With a laugh and a blown kiss to the fox shrine, Lydia skipped to the bed. “Drake’s got a sec-ret.”
“And it better stay that way. Slick! You’re the super-brain behind behavior,” Drake grumbled. “You’d know better than any of us. What’s the mask for? And forget super-tech. Forest Fox can’t afford decent cameras, much less fancy shit.”
“All that talk about eyes; he wanted to seem homesick,” Lydia said. She crawled into bed with them dressed only in her shirt, yawning widely and settling herself across Drake’s shoulders. “Too much of a fuss for that to be the real reason. And too obvious.”
“Maybe there’s something under there that is distinct from the other two.

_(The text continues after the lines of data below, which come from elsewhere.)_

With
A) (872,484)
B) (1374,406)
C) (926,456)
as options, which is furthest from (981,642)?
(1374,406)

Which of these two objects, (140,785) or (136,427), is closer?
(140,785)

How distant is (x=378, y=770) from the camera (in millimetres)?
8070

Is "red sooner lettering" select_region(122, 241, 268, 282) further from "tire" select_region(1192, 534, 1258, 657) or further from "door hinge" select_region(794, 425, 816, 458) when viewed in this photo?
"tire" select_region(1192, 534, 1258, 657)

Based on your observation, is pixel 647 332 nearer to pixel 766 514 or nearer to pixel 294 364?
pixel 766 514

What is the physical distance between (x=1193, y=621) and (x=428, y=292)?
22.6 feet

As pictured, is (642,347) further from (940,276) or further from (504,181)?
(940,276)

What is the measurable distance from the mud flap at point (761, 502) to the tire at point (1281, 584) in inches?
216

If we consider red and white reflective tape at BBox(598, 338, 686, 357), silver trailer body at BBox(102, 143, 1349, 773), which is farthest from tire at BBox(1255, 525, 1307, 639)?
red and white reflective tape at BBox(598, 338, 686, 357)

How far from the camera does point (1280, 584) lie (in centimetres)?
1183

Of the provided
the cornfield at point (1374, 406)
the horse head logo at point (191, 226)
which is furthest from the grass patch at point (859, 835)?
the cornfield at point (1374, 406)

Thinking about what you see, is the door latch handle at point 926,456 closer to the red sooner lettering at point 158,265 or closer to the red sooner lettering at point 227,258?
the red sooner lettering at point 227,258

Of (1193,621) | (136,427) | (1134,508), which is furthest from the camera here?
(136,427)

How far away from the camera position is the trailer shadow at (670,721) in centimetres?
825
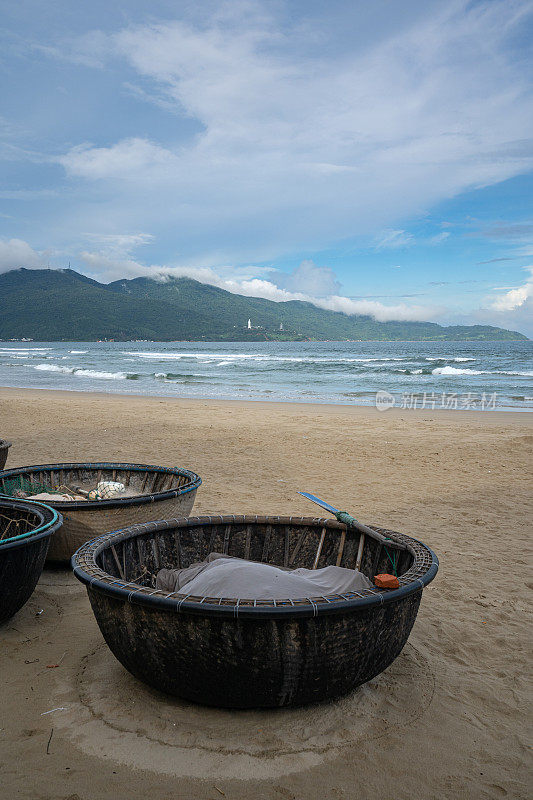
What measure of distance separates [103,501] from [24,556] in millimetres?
920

Something he can’t hide,” Slick said. He ran his hand through Rudy’s fur in a soothing scratch that had the wolf almost purring. “Maybe he can’t show the right expressions to match the others, or maybe there’s a scar?”

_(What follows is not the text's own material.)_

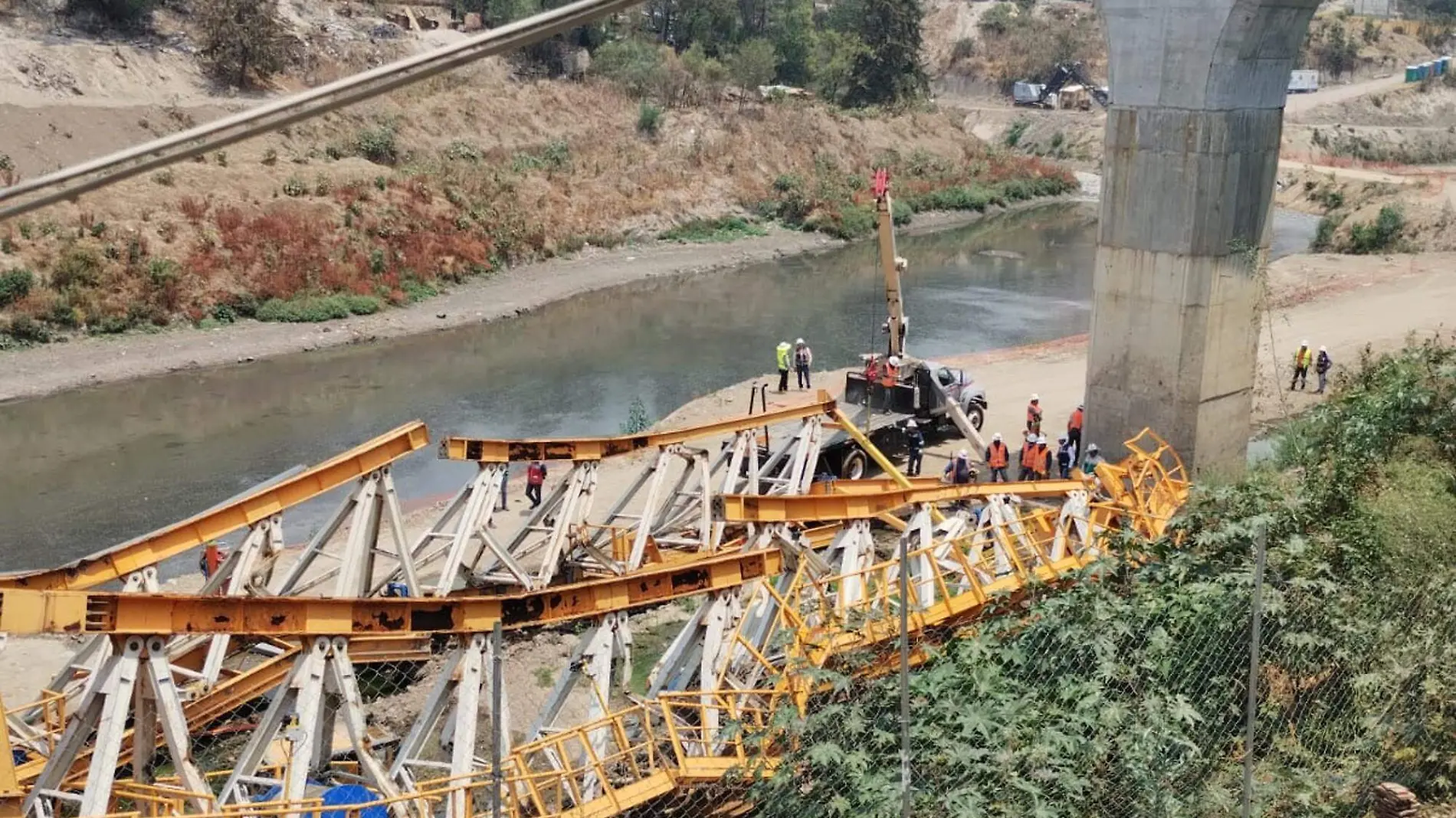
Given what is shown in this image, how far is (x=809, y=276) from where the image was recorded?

“He’s still not our fox, though, right?” Drake asked. “I mean, he’s the wrong breed, still. You all saw the black ears and that black tail with a white tip. That’s about as far from a desert fox as you get.”
“You are right there. These three are weird, but not our little one,” Lydia said. “We should just ask what we need to and then kick them out. A lot less work that way.”
“We’d need a way to get all three of them,” Slick pointed out. “And they’re being very careful to not be in the village at the same time.”
Drake went rigid. “That means they’re staying outside the wall,” he said slowly. “If a simun burst through…” A simun could be both brutal and deadly. They popped up suddenly and scoured the desert with winds faster than any creature, filled with sand that could literally rub the skin off - and more. And if that didn’t take a wolf down, the bits that got in your lungs and eyes (and into your blood through those raw cuts, damn them) could strike days or weeks later.
“Hopefully they’re smart enough not to stick around unprotected,” Lydia drawled. “They must be working on some sort of shelter. I’d be more worried about scorpions and snakes. Slip into your bedroll easier than sand while you slept. Do they even know how to get water without going back to the forest?”
“Probably not. A patrol of the perimeter should help find a shelter if they made one, and beefing up wall security might catch them. They must be getting in and out somehow,” Drake muttered. “That’s more Trace’s area than ours.”
“The captain will have a plan,” Slick said. “And tell us what action is needed. The easiest route would be to determine the one member they would return for, then make sure he can’t leave or get word to them. It'll take time to figure out which one that is, though.”
“At least one would come searching for their missing member, and we could catch them with their pants down. Figuratively,” Drake was quick to add when Slick raised a suggestive eyebrow.
“Do we know what they want?” Lydia asked. “I mean, this sort of complicated mess of a setup no one does for fun. Are they just testing out their skills? Or are they actually trying to accomplish something?”
“My guess is they actually want something and didn’t realize the act doesn’t work on wolves,” Slick said. “Or it’s a suicide mission.”
“Well, it probably is that anyways.” Drake shook Lydia off and pulled off his shirt. “They tried to trick our Lord; at least one of them is going to die.” He yawned and slipped into his fur, stepping out of his pants and using his tail to flick them off the bed.
“More than one of them, most likely,” Slick said with a smile as he pulled the sheets up over his packmates.